# Chain recommendations for Ultegra 6770 Di2



## jst1960 (Jul 25, 2010)

I have been researching chains for a while and I’m not really coming up with much. I currently have the Shimano 6701 chain with a KMC missing link and it seems to be doing ok, but I’m curious to see what other folk’s are using. I don’t mind spending the money for a good chain, but I want to make sure I go with one that will provide the best shifting performance. I have been looking at the KMC X10SL and Dura Ace 7901.

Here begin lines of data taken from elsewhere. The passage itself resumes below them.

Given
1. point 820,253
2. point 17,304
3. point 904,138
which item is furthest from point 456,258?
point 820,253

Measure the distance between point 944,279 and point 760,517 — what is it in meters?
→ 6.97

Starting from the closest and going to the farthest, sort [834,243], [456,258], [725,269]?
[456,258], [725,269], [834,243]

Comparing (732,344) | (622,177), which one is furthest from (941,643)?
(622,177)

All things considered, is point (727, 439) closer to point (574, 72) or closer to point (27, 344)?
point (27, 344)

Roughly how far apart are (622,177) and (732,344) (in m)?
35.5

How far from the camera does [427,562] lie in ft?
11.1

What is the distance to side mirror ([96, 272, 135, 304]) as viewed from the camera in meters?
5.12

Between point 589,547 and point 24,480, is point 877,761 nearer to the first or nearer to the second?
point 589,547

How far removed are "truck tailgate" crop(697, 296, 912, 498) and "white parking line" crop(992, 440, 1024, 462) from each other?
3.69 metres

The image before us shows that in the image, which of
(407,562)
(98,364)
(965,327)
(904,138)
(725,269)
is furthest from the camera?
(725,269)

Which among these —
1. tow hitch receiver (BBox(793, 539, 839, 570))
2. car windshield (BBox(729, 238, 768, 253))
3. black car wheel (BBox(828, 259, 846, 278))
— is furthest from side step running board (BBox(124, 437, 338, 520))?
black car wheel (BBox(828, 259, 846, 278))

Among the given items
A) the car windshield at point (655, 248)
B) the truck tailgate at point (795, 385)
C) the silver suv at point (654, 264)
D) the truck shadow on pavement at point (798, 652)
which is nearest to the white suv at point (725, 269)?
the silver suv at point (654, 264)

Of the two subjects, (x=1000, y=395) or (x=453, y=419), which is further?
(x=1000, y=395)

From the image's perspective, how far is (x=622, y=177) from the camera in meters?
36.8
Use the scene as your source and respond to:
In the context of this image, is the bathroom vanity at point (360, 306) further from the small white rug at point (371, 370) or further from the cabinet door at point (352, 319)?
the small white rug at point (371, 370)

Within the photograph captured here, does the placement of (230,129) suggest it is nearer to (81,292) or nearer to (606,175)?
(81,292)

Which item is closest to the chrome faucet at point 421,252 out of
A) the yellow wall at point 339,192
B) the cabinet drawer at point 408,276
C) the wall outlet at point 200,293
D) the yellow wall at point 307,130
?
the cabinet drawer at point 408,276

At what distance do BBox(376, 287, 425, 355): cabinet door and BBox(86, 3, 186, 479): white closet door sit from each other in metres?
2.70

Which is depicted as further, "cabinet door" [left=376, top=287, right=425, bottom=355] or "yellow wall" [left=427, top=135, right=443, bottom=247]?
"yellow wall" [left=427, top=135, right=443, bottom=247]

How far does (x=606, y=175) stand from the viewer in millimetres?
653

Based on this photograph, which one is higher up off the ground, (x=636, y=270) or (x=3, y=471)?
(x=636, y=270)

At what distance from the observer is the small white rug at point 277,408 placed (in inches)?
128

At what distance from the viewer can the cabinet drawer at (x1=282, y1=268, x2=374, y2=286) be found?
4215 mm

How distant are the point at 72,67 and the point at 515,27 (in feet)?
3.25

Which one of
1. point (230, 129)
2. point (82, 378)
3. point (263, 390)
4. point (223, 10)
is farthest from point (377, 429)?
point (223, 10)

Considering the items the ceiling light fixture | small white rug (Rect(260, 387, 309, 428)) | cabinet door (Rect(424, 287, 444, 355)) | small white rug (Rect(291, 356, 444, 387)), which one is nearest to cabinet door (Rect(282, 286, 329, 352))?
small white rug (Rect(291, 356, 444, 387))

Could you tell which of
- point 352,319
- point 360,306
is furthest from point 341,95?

Thanks for any feedback, good or bad.


----------



## tihsepa (Nov 27, 2008)

jst1960 said:


> I have been researching chains for a while and I’m not really coming up with much. I currently have the Shimano 6701 chain with a KMC missing link and it seems to be doing ok, but I’m curious to see what other folk’s are using. I don’t mind spending the money for a good chain, but I want to make sure I go with one that will provide the best shifting performance. I have been looking at the KMC X10SL and Dura Ace 7901.
> 
> Thanks for any feedback, good or bad.


A chain is a chain. Some are noisy, some are not. Some are light, some are not. Some are shiny, some are not. In the end, they all work pretty good providing they are the correct for your drivetrain. I would stick to the 6701 with the KMC link. They work just fine.


----------



## Sven_Nijs (Jul 14, 2011)

If you're paying full list price, the DA chain _may_ be worth the extra to you but when a discounted 6701 chain is nearly half the price of a discounted 7901 chain from a certain UK vendor, I jumped and bought two for my wife's bikes.
Easy to fit, good quality, decent shifting and (in this case) inexpensive to replace.
I use KMC X10s chains on my Campag bikes and while nice they are a lot more expensive and I'm not sure worth the difference.


----------